Van Kleef Aquarium was an oceanarium located along River Valley Road, at the foot of Fort Canning Hill, in Singapore. Fully air-conditioned, the aquarium had 6,500 animals at the time of opening, which were housed in freshwater, seawater, and swamp tanks respectively.

The decision to develop the aquarium was made in 1935 by the Municipal Commission, as a way to use the money bequested to the Municipal Commission by Karel William Benjamin Van Kleef in 1930 for the "embellishment of the city". While the site and name of the aquarium were chosen by 1936, and plans for it drawn up in 1937, the aquarium was only approved in 1939 due to cost concerns. Construction subsequently began in 1940, but work was halted after piling was completed due to rising material costs, only resuming in 1952 on a new site.
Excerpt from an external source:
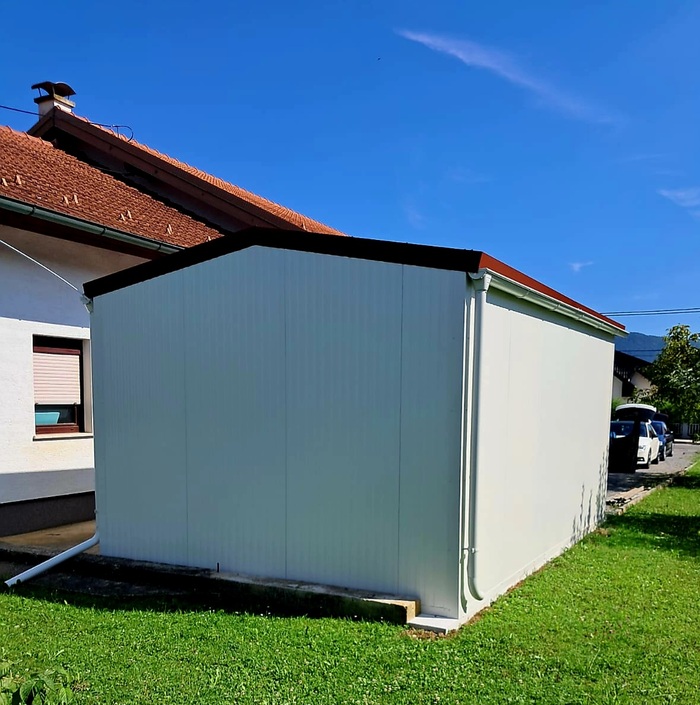 Garaža za jedan auto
The aquarium opened in September 1955, after multiple delays and with part of the costs borne by the City Council, and had 150,000 visitors in its first three months of operation. The aquarium remained popular through the 1970s, but by 1991, despite having been renovated between 1986 and 1987 for $750,000, it was viewed as out of date and it closed in May 1991.

The aquarium was subsequently reopened as World of Aquarium in October 1991, which closed less than two years later due to poor business, and again as Fort Canning Aquarium in 1993, but it eventually closed for good in 1996 and was demolished two years later.